Anche l’apostolo Pietro ci esorta ad essere sempre pronti a rispondere a chiunque ci chieda conto della speranza che è in noi, ma con dolcezza e rispetto (1 Pietro 3, 15-16. Egli ci insegna che più delle nostre parole è il nostro esempio che può indurre le persone a convertirsi (1 Pietro 2, 11-12).

Dobbiamo stare molto attenti a non cadere nello stesso comportamento di autoesaltazione in cui venne a trovarsi nel tempio il fariseo nei confronti del pubblicano. Gesù non approvò il fariseo che guardava dall’alto della sua presunzione il pubblicano peccatore, commentando tale superbia con le seguenti parole: « Chiunque si innalza sarà abbassato e chi si abbassa sarà innalzato » (Luca 18, 10-14)

Vorrei infine concludere questa riflessione sull’umiltà con le bellissime parole che Paolo scrisse ai Filippesi 2, 1-5.

Viviamo purtroppo in una cultura nella quale viene dato troppa importanza alla propria personalità. Secondo questa mentalità, è importante soltanto ciò che riguarda me, i miei affari, le mie cose, la mia vita, la mia salute; ciò che riguarda gli altri esula dal mio interesse e non mi sfiora più di tanto.Anche noi inconsapevolmente subiamo attraverso la radio, la televisione, i giornali, l’influenza di questo modo di vedere la vita, per cui è importante soltanto ciò che accade a me. L’ “IO” è al centro del nostro universo, il “tu” occupa uno spazio molto ridotto e marginale.

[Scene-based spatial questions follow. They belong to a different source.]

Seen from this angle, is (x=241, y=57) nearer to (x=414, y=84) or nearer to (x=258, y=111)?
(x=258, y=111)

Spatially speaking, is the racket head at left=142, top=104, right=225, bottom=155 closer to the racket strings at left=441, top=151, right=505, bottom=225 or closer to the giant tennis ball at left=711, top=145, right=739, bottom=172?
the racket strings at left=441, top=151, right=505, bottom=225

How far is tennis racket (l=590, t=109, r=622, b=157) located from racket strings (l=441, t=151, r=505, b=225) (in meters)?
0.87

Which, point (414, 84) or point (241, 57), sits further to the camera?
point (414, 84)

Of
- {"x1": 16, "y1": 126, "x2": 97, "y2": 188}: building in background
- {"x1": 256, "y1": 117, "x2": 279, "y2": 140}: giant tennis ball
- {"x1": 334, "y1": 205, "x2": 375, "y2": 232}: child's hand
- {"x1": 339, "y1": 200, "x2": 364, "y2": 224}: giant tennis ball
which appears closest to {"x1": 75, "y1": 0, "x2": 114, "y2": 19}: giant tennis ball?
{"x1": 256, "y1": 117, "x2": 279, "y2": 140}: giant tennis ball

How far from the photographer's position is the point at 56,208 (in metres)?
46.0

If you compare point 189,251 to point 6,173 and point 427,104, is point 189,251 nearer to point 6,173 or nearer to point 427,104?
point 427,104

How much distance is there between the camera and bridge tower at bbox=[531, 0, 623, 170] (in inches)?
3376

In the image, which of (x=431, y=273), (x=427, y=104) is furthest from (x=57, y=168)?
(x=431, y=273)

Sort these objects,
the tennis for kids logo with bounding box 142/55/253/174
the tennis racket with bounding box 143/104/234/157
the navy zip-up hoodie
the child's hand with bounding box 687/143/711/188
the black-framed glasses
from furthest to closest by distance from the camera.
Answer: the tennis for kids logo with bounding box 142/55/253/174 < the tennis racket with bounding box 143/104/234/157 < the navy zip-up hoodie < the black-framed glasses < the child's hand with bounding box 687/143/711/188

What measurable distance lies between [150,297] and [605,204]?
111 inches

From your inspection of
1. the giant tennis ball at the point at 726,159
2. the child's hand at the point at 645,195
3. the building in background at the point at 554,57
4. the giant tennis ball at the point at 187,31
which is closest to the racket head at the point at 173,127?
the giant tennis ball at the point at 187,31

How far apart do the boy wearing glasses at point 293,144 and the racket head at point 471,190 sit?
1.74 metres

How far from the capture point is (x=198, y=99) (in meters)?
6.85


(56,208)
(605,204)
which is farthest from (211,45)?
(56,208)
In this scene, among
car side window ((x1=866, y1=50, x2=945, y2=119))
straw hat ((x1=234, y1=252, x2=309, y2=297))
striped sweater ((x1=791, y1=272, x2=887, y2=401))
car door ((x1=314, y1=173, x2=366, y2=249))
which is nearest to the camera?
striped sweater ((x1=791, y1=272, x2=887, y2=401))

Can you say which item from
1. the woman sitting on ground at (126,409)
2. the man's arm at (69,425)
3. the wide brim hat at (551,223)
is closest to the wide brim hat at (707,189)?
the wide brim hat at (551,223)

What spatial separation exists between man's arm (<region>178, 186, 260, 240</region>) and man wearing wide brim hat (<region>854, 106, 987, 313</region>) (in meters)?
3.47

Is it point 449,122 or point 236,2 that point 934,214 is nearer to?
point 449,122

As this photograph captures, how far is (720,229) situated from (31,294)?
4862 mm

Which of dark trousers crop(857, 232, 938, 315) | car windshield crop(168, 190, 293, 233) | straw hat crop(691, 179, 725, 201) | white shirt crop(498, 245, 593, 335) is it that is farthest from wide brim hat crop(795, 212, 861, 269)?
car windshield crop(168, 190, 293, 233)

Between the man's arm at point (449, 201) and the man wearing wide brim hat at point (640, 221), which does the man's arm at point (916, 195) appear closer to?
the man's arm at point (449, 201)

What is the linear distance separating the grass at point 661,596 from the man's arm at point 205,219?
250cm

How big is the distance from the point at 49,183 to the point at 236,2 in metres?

Noi spesso trasferiamo questo modo di pensare e di vedere la vita anche nella nostra comunità. Questo fatto crea at­triti e problemi che potrebbero essere evitati se nel nostro cuore e nella nostra mente ci fosse più spazio e più considerazione verso il fratello e la sorella che siedono ac­canto a noi. Questo non solo fa bene ad una proficua e serena vita comunitaria, ma può essere gratificante anche per noi stessi, in quanto Gesù disse: « C’è maggior felicità nel dare che nel ricevere» (Atti 30, 35). Perciò, fratelli e sorelle, come dice Paolo ai Filippesi: Non facciamo nulla per rivalità o vanagloria, ma con umiltà cerchiamo di stimare gli altri più di noi stessi. Non cerchiamo soltanto il nostro interesse, ma anche quello degli altri.